Conditional Formatting in the Analysis Services Layer

The Reporting / Presentation layer of the integrated Microsoft business intelligence solution is quite often the only point of interaction for organizational information consumers. It is here that we often find it desirable to manifest the effects of conditional formatting. Conditional formatting typically includes the dynamic modification of the visual appearances of report items, such as size, fonts, color or background color to draw attention to a given condition (such as the assignment of a red background color to any value representing an inordinately high expense total for a division); to generally class / group values based upon conditions (for example, the operating income of all units meeting their expressed goals is presented in green numerals, with the values for those falling short of the mark exhibiting red numerals), and so forth. Conditional formatting can serve many purposes, ranging from simple “highlighting” of conditions of this sort to more sophisticated functions that go well beyond mere color and font changes.

Because a reporting tool like MSSQL Server Reporting Services makes conditional formatting easy to put into place, and because it is within the deployed reports that the resulting data presentations are manifest, we often assume that conditional formatting is most naturally to be handled within the Reporting layer. Complications arise, however, when we have multiple values to which such formatting is applied, or when our conditional formatting expressions become complicated and resource intensive. Say the expression performs a somewhat lengthy comparison process between values under consideration and multiple possible values, to support the classification of the values within buckets, to each of which we assign a specific formatting attribute. It is easy to see how report processing time can be adversely affected when the conditional testing and resulting formatting are applied to, say, every measure value in a given column of the report.

Analysis Services allows us to apply conditional formatting at the cube level, where the values can be calculated and stored as a part of structure of the cube, in many respects.
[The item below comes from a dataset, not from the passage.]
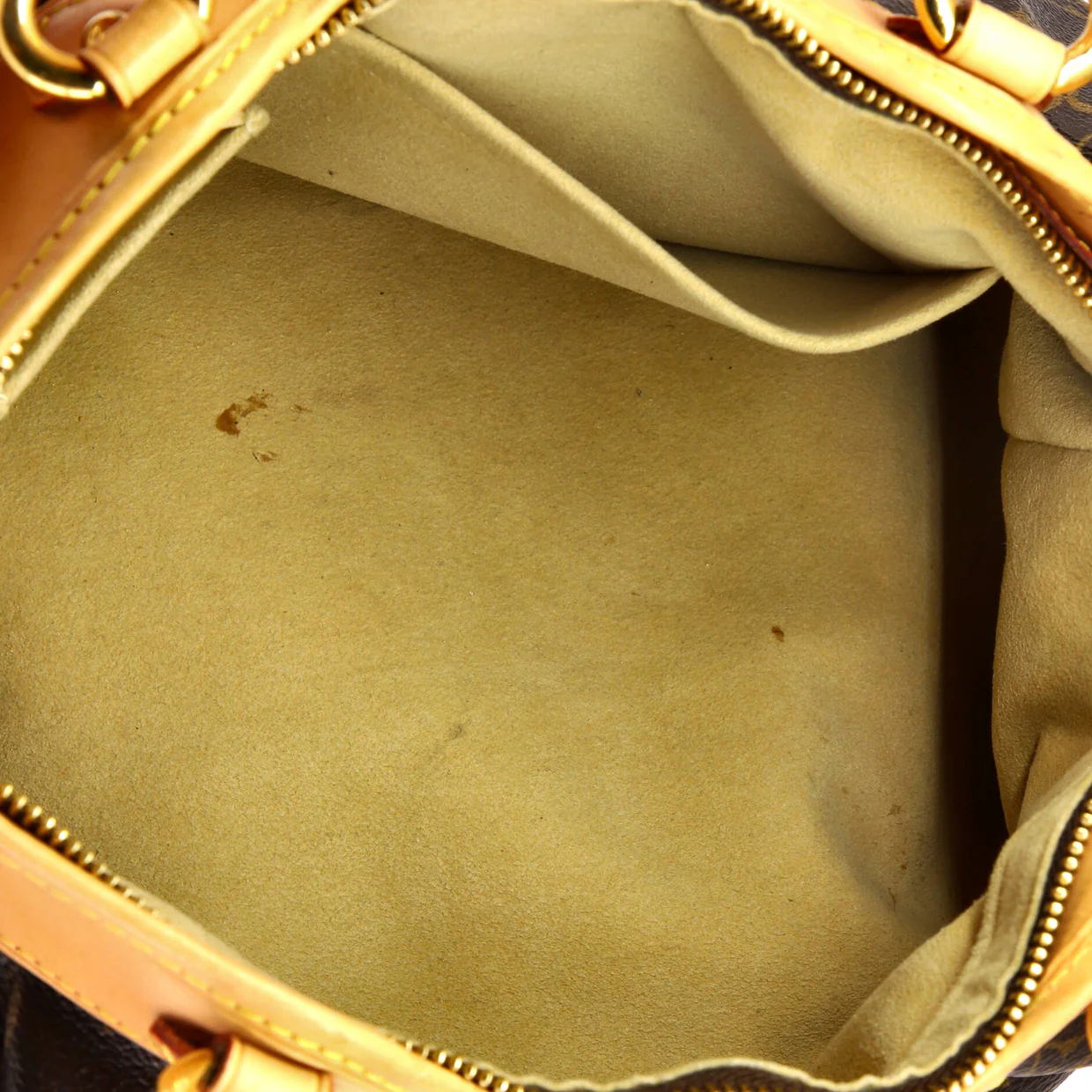 Boetie Handbag Monogram Canvas PM - Deep Luxury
This not only might mean far more efficient report processing (where, for example, the expression in the report that dictates the conditional formatting is substituted by an expression that does a straightforward “pull” of the result(s) of the conditional test from the cube (such as a color description). In such a scenario, the outcomes of the test have already been determined, so the testing, specification of format properties, and so forth, do not need to be performed in the report itself at runtime, with the reporting application then assigning the desired attribute for each report value individually. In addition to the often obvious performance enhancement that results, the logic can be stored (and consistently maintained and enforced), from a single location within the integrated solution, instead of “hardcoded” into every report for which the same conditional formatting logic is applicable.
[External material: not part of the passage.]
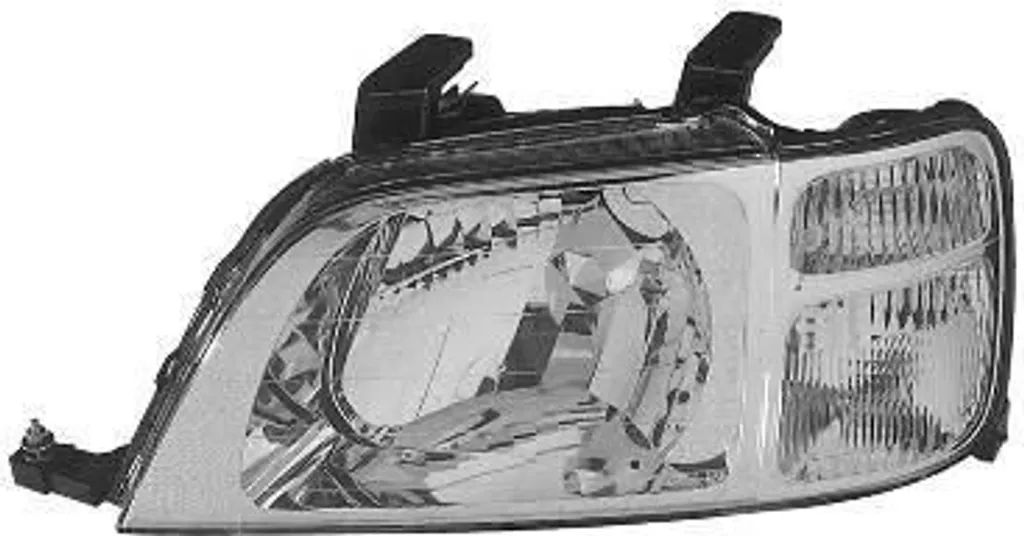 Faro Honda CR-V RD DX VAN WEZEL 2565962 | Ricambio Senza Fronzoli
In this session, we will examine the process of embedding the logic to support conditional formatting within a cube for a calculated measure. While we will be examining a relatively simple set of circumstances in the interest of time and space, we should keep in mind that the concepts involved (the fact that we do, indeed, have options, for placing support of such capabilities among the multiple layers of the architecture) can become extremely important in enterprise-level design and implementation. Perhaps one of the most important considerations I hope to make plain is that, as I have mentioned many times, determining the placement of components among the layers requires far more than expertise in Analysis Services or Reporting Services alone, an excellent grasp of SQL or MDX, an outstanding capability to generate relational reports from MSSQL Server, in general, or mastery of any of the other discrete layers of the integrated solution. “Multi-level awareness” – and integrated expertise - is required to optimize a multi-level solution.